Agent-Based Modeling of Oxygen-Responsive Transcription Factors in Escherichia coli

In the presence of oxygen (O(2)) the model bacterium Escherichia coli is able to conserve energy by aerobic respiration. Two major terminal oxidases are involved in this process - Cyo has a relatively low affinity for O(2) but is able to pump protons and hence is energetically efficient; Cyd has a high affinity for O(2) but does not pump protons. When E. coli encounters environments with different O(2) availabilities, the expression of the genes encoding the alternative terminal oxidases, the cydAB and cyoABCDE operons, are regulated by two O(2)-responsive transcription factors, ArcA (an indirect O(2) sensor) and FNR (a direct O(2) sensor). It has been suggested that O(2)-consumption by the terminal oxidases located at the cytoplasmic membrane significantly affects the activities of ArcA and FNR in the bacterial nucleoid.

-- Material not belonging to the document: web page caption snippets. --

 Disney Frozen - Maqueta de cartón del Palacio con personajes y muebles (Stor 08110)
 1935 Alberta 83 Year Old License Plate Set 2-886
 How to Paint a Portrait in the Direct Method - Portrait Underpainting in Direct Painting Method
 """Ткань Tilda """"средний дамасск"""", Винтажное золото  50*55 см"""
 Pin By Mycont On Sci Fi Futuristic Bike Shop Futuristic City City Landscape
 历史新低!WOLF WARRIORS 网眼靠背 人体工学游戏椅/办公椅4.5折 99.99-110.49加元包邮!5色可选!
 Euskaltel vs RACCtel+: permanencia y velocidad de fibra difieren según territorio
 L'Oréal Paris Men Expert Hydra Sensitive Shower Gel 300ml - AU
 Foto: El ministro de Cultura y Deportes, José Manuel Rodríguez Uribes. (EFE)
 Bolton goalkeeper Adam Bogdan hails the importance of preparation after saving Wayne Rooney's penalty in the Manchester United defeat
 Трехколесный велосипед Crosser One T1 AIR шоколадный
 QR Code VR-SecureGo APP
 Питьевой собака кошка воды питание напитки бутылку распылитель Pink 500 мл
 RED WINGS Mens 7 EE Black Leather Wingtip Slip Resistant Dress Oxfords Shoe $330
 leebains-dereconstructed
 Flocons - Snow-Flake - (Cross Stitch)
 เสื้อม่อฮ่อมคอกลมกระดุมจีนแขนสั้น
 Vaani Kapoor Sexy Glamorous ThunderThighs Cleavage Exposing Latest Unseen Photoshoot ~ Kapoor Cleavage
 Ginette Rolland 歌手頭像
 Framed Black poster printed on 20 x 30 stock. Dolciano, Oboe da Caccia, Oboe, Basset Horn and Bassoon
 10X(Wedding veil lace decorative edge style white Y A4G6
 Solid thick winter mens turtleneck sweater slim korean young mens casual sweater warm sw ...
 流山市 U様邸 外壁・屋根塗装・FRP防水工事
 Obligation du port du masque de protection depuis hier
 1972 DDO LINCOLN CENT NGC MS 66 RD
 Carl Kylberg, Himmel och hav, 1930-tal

In this study, an agent-based modeling approach has been taken to spatially simulate the uptake and consumption of O(2) by E. coli and the consequent modulation of ArcA and FNR activities based on experimental data obtained from highly controlled chemostat cultures. The molecules of O(2), transcription factors and terminal oxidases are treated as individual agents and their behaviors and interactions are imitated in a simulated 3-D E. coli cell. The model implies that there are two barriers that dampen the response of FNR to O(2), i.e. consumption of O(2) at the membrane by the terminal oxidases and reaction of O(2) with cytoplasmic FNR. Analysis of FNR variants suggested that the monomer-dimer transition is the key step in FNR-mediated repression of gene expression.